I trained the Llama 3 model using ReFT combined with LoRA based on the example in the package repo (this is example). After training, I saved the ReFT modules to HuggingFace. But when I download those modules to add to the base model, I get the following error:
TypeError Traceback (most recent call last)
Cell In[1], line 11
5 path = "Hamana0509/ReFT_Orpo_Llama3_8B_Instruct"
7 model = transformers.AutoModelForCausalLM.from_pretrained(
8 model_name, torch_dtype=torch.bfloat16, device_map=device
9 )
---> 11 reft_model = pyreft.ReftModel.load(path, model, from_huggingface_hub=True)
13 reft_model.set_device("cuda")
File /opt/conda/lib/python3.10/site-packages/pyreft/reft_model.py:26, in ReftModel.load(*args, **kwargs)
24 @staticmethod
25 def load(*args, **kwargs):
---> 26 model = pv.IntervenableModel.load(*args, **kwargs)
27 return ReftModel._convert_to_reft_model(model)
File /opt/conda/lib/python3.10/site-packages/pyvene/models/intervenable_base.py:547, in IntervenableModel.load(load_directory, model, local_directory, from_huggingface_hub)
543 casted_representations += [
544 RepresentationConfig(*representation_opts)
545 ]
546 saving_config.representations = casted_representations
--> 547 intervenable = IntervenableModel(saving_config, model)
549 # load binary files
550 for i, (k, v) in enumerate(intervenable.interventions.items()):
File /opt/conda/lib/python3.10/site-packages/pyvene/models/intervenable_base.py:124, in IntervenableModel.__init__(self, config, model, **kwargs)
122 all_metadata["embed_dim"] = component_dim
123 all_metadata["use_fast"] = self.use_fast
--> 124 intervention = intervention_function(
125 **all_metadata
126 )
128 if representation.intervention_link_key in self._intervention_pointers:
129 self._intervention_reverse_link[
130 _key
131 ] = f"link#{representation.intervention_link_key}"
File /opt/conda/lib/python3.10/site-packages/pyreft/interventions.py:37, in LoreftIntervention.__init__(self, **kwargs)
35 def __init__(self, **kwargs):
36 super().__init__(**kwargs, keep_last_dim=True)

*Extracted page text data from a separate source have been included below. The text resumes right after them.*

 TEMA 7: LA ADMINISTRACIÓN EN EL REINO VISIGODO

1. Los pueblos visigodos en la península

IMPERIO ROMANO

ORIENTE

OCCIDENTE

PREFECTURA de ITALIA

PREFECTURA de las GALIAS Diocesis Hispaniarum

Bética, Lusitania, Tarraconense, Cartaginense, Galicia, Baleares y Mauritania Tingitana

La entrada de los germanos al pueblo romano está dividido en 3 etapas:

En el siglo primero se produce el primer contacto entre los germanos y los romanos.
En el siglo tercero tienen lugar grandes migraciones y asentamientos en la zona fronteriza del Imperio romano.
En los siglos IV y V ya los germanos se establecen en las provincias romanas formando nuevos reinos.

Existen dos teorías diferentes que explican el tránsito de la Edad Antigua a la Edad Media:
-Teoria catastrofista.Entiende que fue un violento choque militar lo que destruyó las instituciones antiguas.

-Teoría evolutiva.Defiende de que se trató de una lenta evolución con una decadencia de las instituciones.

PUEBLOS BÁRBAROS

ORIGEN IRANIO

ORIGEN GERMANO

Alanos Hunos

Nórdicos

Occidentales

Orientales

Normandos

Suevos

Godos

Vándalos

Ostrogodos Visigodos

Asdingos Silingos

---> 37 rotate_layer = LowRankRotateLayer(self.embed_dim, kwargs["low_rank_dimension"], init_orth=True)
38 self.rotate_layer = torch.nn.utils.parametrizations.orthogonal(rotate_layer, orthogonal_map='householder')
39 self.learned_source = torch.nn.Linear(
40 self.embed_dim, kwargs["low_rank_dimension"]).to(
41 kwargs["dtype"] if "dtype" in kwargs else torch.bfloat16)
File /opt/conda/lib/python3.10/site-packages/pyreft/interventions.py:19, in LowRankRotateLayer.__init__(self, n, m, init_orth)
17 super().__init__()
18 # n > m
---> 19 self.weight = torch.nn.Parameter(torch.empty(n, m), requires_grad=True)
20 if init_orth:
21 torch.nn.init.orthogonal_(self.weight)
TypeError: empty() received an invalid combination of arguments - got (NoneType, int), but expected one of:
* (tuple of ints size, *, tuple of names names, torch.memory_format memory_format, torch.dtype dtype, torch.layout layout, torch.device device, bool pin_memory, bool requires_grad)
* (tuple of ints size, *, torch.memory_format memory_format, Tensor out, torch.dtype dtype, torch.layout layout, torch.device device, bool pin_memory, bool requires_grad)
This is my code: Google Colab
What does the error above mean? And how to fix it?